* WHAT NEEDS TO BE DONE:
Quote the line containing "What spacing exists" and all lines that follow it in the listing below, exactly as written.

* SOURCE DATA:
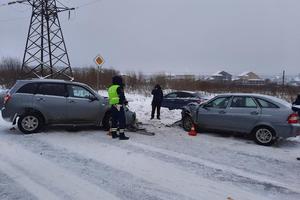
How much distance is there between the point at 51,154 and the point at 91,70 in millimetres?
35146

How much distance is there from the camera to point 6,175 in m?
6.53

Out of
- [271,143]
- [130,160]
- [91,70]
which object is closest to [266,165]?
[271,143]

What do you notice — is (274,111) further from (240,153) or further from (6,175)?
(6,175)

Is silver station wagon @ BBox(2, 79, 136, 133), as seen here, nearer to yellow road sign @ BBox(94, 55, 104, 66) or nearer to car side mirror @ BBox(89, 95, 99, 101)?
car side mirror @ BBox(89, 95, 99, 101)

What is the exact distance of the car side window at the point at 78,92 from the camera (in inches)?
451

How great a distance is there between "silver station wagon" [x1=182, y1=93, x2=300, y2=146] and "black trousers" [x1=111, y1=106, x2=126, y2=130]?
9.76 feet

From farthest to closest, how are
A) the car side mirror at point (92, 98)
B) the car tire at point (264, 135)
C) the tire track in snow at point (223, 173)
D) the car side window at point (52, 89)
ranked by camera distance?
the car side mirror at point (92, 98) < the car side window at point (52, 89) < the car tire at point (264, 135) < the tire track in snow at point (223, 173)

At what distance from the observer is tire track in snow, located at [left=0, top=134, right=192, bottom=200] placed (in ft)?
18.7

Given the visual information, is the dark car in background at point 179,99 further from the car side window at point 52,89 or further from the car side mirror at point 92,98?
the car side window at point 52,89

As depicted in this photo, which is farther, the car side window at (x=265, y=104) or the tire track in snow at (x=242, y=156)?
the car side window at (x=265, y=104)

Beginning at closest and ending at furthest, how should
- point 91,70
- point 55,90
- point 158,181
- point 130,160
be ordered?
1. point 158,181
2. point 130,160
3. point 55,90
4. point 91,70

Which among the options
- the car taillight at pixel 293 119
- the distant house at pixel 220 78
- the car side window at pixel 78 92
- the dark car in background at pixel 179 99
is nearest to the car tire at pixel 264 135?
the car taillight at pixel 293 119

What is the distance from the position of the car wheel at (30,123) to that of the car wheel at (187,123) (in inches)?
196

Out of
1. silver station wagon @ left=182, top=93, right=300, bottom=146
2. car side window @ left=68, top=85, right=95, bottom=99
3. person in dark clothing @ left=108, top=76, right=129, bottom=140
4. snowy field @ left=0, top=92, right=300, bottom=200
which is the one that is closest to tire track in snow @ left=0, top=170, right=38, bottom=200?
snowy field @ left=0, top=92, right=300, bottom=200
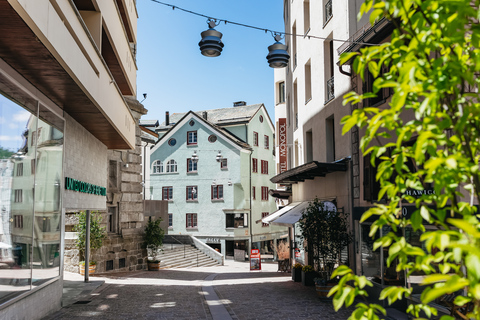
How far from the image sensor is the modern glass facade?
9227 millimetres

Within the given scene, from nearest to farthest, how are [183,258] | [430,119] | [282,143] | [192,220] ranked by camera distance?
[430,119] → [282,143] → [183,258] → [192,220]

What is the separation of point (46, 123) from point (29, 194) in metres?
2.05

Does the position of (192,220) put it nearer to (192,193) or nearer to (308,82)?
(192,193)

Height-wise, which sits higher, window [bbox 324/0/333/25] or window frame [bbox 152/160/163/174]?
window [bbox 324/0/333/25]

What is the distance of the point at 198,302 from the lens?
15297mm

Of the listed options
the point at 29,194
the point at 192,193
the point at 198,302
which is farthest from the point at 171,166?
the point at 29,194

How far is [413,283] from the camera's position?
35.7 ft

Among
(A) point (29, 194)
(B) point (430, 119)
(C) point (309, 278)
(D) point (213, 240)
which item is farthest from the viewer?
(D) point (213, 240)

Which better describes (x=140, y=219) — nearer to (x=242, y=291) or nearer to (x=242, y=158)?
(x=242, y=291)

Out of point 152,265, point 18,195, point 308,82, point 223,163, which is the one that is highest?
point 308,82

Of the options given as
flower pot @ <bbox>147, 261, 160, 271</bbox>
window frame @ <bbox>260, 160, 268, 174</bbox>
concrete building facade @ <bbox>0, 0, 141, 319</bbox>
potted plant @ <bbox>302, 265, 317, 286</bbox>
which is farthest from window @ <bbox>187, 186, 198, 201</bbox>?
concrete building facade @ <bbox>0, 0, 141, 319</bbox>

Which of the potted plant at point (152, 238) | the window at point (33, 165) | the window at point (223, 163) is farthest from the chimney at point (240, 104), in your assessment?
the window at point (33, 165)

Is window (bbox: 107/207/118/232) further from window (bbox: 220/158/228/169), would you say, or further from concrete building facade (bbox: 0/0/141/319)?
window (bbox: 220/158/228/169)

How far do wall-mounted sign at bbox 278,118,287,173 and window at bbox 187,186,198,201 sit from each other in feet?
71.9
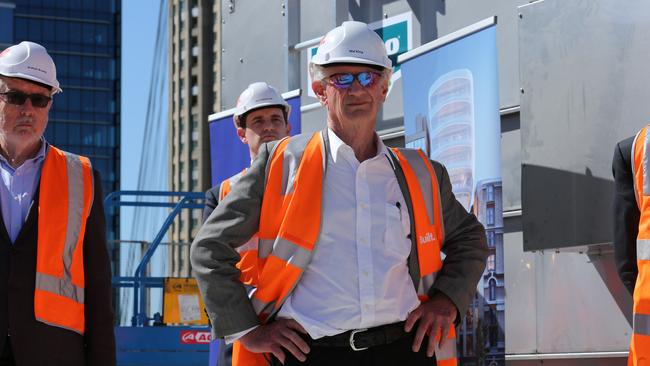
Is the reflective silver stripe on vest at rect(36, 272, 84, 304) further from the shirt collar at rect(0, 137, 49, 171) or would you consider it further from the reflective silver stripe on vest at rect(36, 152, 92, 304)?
the shirt collar at rect(0, 137, 49, 171)

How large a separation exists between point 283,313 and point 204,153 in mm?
99117

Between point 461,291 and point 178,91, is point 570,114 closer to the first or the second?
point 461,291

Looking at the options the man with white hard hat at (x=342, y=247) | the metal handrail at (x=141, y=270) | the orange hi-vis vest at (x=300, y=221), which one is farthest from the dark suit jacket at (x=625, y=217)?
the metal handrail at (x=141, y=270)

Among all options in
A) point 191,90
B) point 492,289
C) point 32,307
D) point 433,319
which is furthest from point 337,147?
point 191,90

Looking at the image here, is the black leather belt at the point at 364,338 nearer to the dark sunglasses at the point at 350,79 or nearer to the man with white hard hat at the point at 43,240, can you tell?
the dark sunglasses at the point at 350,79

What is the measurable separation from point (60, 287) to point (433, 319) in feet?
4.60

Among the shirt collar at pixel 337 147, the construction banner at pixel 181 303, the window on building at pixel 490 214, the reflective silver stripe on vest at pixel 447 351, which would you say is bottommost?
the construction banner at pixel 181 303

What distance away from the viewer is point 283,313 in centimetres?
363

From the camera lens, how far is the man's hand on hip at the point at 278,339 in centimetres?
354

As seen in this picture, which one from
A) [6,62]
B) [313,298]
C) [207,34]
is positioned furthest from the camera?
[207,34]

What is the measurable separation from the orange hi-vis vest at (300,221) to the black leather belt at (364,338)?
0.18 m

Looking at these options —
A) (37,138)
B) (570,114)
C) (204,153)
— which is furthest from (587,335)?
(204,153)

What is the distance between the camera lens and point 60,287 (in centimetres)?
423

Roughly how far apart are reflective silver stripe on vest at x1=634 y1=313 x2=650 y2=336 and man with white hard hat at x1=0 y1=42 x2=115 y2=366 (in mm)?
1858
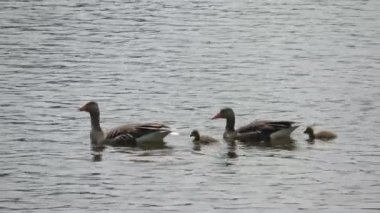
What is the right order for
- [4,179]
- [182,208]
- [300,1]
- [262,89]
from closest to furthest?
[182,208], [4,179], [262,89], [300,1]

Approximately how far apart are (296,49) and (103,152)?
16570mm

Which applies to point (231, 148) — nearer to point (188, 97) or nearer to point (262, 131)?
point (262, 131)

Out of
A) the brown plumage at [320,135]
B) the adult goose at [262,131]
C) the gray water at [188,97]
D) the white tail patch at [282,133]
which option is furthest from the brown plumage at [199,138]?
the brown plumage at [320,135]

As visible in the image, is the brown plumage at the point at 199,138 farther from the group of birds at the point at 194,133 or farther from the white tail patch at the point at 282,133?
the white tail patch at the point at 282,133

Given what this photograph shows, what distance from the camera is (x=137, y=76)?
35719mm

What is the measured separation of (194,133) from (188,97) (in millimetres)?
5799

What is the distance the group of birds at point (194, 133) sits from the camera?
26328 millimetres

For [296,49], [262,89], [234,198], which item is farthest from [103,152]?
[296,49]

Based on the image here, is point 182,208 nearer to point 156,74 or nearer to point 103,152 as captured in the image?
point 103,152

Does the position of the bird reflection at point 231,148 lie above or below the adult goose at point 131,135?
below

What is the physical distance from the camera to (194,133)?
85.7 ft

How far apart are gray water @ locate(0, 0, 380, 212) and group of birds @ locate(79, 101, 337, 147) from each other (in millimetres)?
336

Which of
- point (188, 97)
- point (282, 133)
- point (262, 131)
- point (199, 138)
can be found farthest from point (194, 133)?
point (188, 97)

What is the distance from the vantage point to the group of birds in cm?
2633
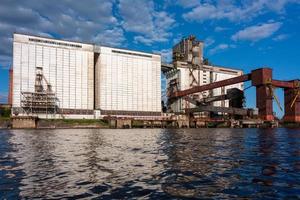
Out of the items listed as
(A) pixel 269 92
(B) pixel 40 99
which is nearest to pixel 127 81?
(B) pixel 40 99

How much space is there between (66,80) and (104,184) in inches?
4816

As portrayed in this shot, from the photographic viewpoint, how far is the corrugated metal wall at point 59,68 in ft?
399

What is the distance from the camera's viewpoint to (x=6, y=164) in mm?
19766

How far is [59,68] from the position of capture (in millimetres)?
129375

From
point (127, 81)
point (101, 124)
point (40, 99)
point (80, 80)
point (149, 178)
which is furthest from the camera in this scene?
point (127, 81)

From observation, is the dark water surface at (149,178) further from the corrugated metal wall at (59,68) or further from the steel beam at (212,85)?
the corrugated metal wall at (59,68)

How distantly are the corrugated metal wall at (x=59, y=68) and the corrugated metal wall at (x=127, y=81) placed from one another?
5356 mm

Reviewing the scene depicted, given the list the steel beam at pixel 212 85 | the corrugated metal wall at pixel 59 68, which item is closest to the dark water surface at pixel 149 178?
the steel beam at pixel 212 85

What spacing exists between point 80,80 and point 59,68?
10286 mm

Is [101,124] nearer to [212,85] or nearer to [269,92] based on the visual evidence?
[212,85]

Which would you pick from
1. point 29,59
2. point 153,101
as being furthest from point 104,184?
point 153,101

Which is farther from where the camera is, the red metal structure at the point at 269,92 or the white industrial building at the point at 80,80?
the white industrial building at the point at 80,80

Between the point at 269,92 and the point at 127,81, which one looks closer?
the point at 269,92

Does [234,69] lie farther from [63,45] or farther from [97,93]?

* FINAL ANSWER:
What spacing exists between point 80,80 and point 59,68?
10286 mm

Is [101,124] nearer to [212,85] or nearer to [269,92] based on the visual evidence?
[212,85]

Which would you pick from
1. point 29,59
2. point 153,101
as being furthest from point 104,184?
point 153,101

Which is farther from where the camera is, the red metal structure at the point at 269,92 or the white industrial building at the point at 80,80?
the white industrial building at the point at 80,80

Between the point at 269,92 and the point at 127,81, which one looks closer?
the point at 269,92

Does [234,69] lie farther from [63,45] or farther from [97,93]?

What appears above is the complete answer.